:: 抜粋文 ::

この本の中には、アメリカにおける証券、独禁、消費者etc.の「金にならない」「インセンティブの低い」法的紛争について、私人による請求がひいては公益実現にもつながるという観点から、行政庁のアミカスキュリーとしての訴訟参加、代表訴訟やクラス・アクション、懲罰的損害賠償請求、二倍賠償、三倍賠償請求、立証責任の転換といった形で、いかに経済的に釣り合うものになるかといった観点から工夫を凝らし、私人の提訴をエンカレッジする仕組みが多いことが描かれる。

私人が公的主体と競合しながら社会を作る(デモクラシーが実現されている社会、動態的・実践的な民主主義)とはこういう社会かと思い知らされる。

 そして、翻って日本の司法制度改革が「失敗」(と一応言っておく)した、つまり弁護士が増えたはよいものの仕事は増えず、食えない(特に若手)弁護士が増えた理由も、要するにこのアメリカの単に人口当たりの弁護士数をまねただけであって、このような良い意味での「訴訟社会」、つまりデモクラシーを実現することを目指し、そのために種々の工夫を凝らし、「経済的に引き合う」よう作られた種々の制度[3]の方はまねなかったからであろう。

 ちなみに、「公法」は「民事訴訟という形態の使用をデモクラシーのための方便として」[4]使うものであり、むしろ公法の原型が民事訴訟にあることを踏まえると、「法の実現における私人の役割」があるのは当然に思えてくる。

:::
:: 提供された情報 ::

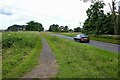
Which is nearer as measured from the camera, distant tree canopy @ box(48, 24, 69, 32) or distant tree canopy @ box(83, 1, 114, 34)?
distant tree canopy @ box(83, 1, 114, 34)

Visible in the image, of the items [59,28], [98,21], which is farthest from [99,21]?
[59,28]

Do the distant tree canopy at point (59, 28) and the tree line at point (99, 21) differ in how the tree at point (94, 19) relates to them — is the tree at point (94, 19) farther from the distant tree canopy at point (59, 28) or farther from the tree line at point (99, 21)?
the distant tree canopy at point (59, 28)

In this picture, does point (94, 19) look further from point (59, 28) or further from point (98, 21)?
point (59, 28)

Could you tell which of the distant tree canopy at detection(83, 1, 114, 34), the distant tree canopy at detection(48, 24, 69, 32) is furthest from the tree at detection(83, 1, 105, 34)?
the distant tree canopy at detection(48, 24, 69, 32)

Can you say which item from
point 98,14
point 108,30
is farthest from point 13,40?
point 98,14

:::
:: 提供された情報 ::

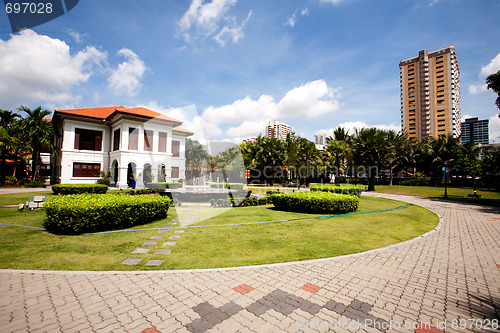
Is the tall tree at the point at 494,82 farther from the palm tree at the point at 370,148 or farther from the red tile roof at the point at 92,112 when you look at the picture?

:::

◆ **取り組む課題**:
• 1. 抜粋文のうち、「そして、翻って日本の司法制度」を含む箇所から「があるのは当然に思えてくる。」までを、一字一句そのまま書き写しなさい。
• 2. 次の(a)～(c)の記述が抜粋文の内容と合っているかどうかを、それぞれ「はい」か「いいえ」で答えなさい。あわせて、判断の根拠となる抜粋文の語句をそのまま引用しなさい。
(a) 日本の司法制度改革の後、弁護士は増えたが仕事は増えなかった。
(b) 公法の原型は刑事訴訟にある。
(c) 本の中で描かれるアメリカの仕組みには、三倍賠償請求が含まれる。

◆ **解答**:
• 1.
そして、翻って日本の司法制度改革が「失敗」(と一応言っておく)した、つまり弁護士が増えたはよいものの仕事は増えず、食えない(特に若手)弁護士が増えた理由も、要するにこのアメリカの単に人口当たりの弁護士数をまねただけであって、このような良い意味での「訴訟社会」、つまりデモクラシーを実現することを目指し、そのために種々の工夫を凝らし、「経済的に引き合う」よう作られた種々の制度[3]の方はまねなかったからであろう。

 ちなみに、「公法」は「民事訴訟という形態の使用をデモクラシーのための方便として」[4]使うものであり、むしろ公法の原型が民事訴訟にあることを踏まえると、「法の実現における私人の役割」があるのは当然に思えてくる。

• 2.
(a) はい。「弁護士が増えたはよいものの仕事は増えず」
(b) いいえ。「公法の原型が民事訴訟にある」
(c) はい。「懲罰的損害賠償請求、二倍賠償、三倍賠償請求」